__EXERCISE GOAL__
Exclude images; transcribe the rest of the data exactly.

__Pictures with short captions__
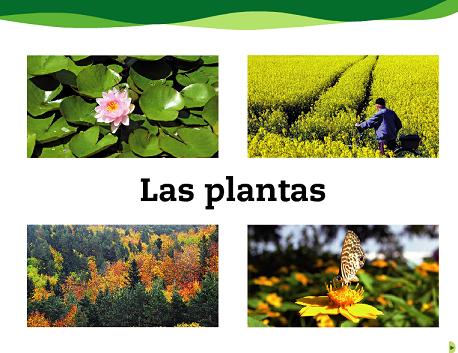 plantas4
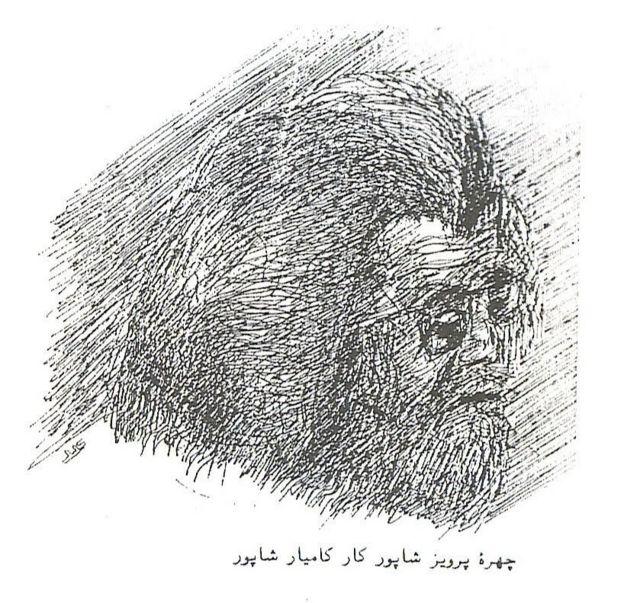 کامیار شاپور در بریتانیا در رشته نقاشی تحصیل کرد و به ایران بازگشت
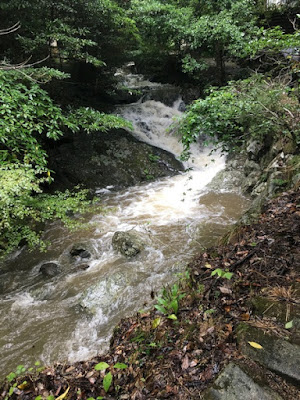 菅生の滝への道に並走する沢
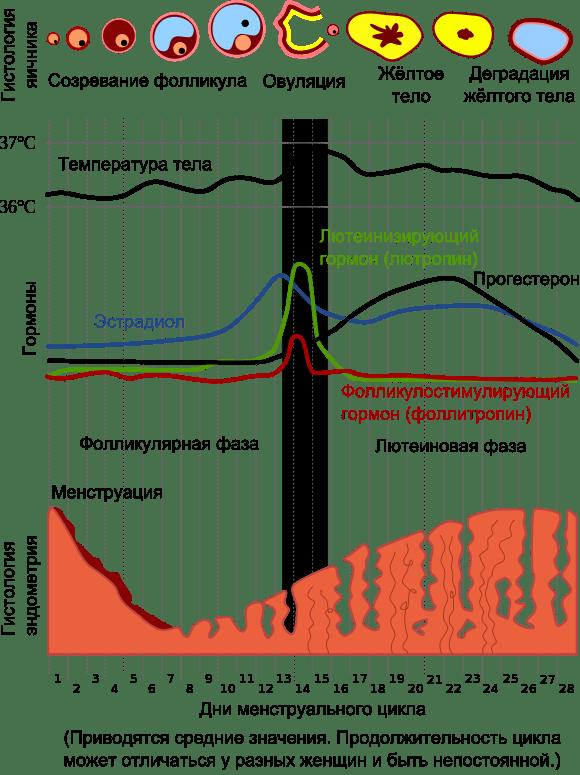 Менструальный цикл и первый секс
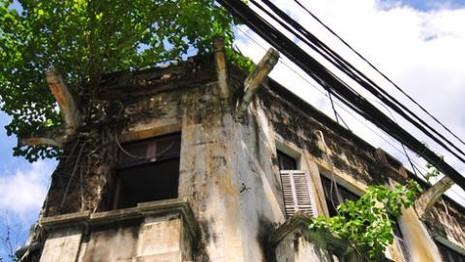 Tháo dỡ biệt thự trên đường Tăng Bạt Hổ - ảnh 1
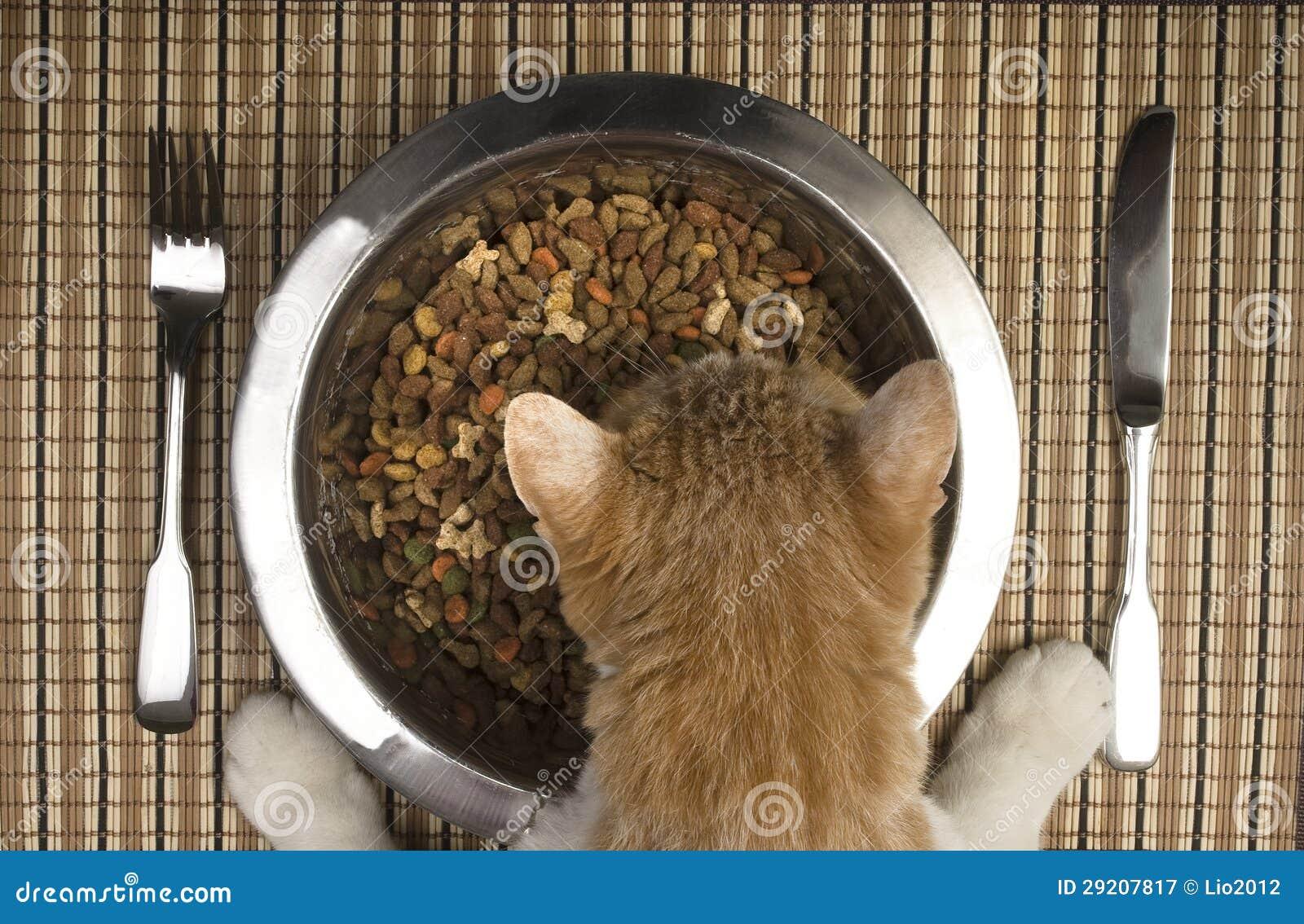 Gato que come da bacia de prata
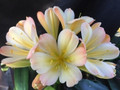 China Dreams X Chinese Dreams Chinese Blushed Broad Leaf Yellow Clivia Seed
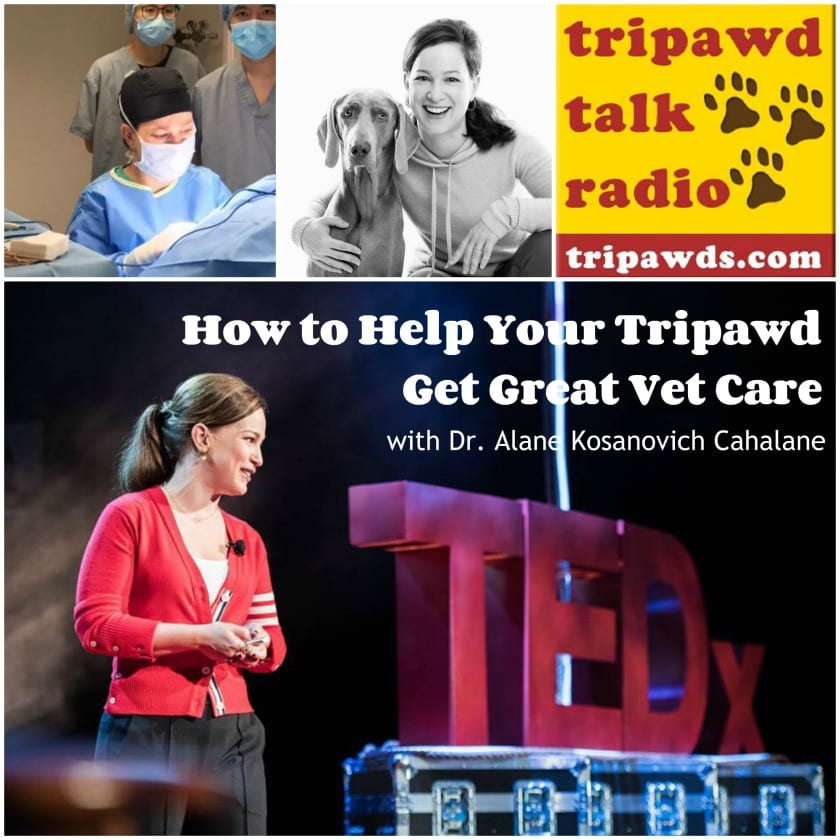 help your Tripawd get great vet care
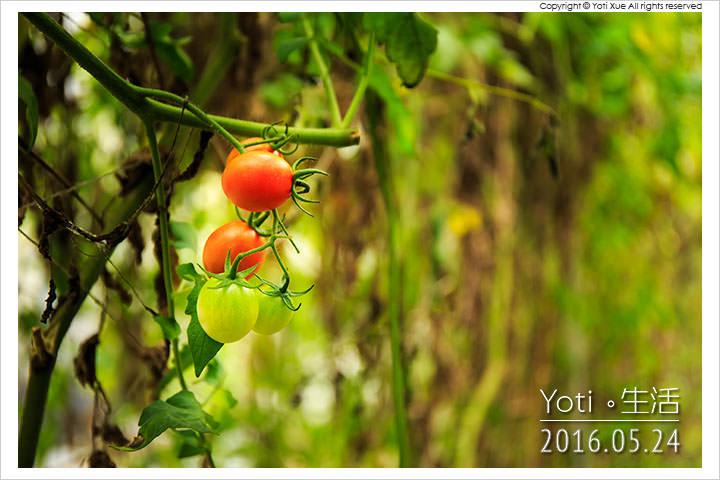 160524 花蓮壽豐-江玉寶生態農場 (11)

__ANSWER TO THE PROBLEM__
 plantas4
 کامیار شاپور در بریتانیا در رشته نقاشی تحصیل کرد و به ایران بازگشت
 菅生の滝への道に並走する沢
 Менструальный цикл и первый секс
 Tháo dỡ biệt thự trên đường Tăng Bạt Hổ - ảnh 1
 Gato que come da bacia de prata
 China Dreams X Chinese Dreams Chinese Blushed Broad Leaf Yellow Clivia Seed
 help your Tripawd get great vet care
 160524 花蓮壽豐-江玉寶生態農場 (11)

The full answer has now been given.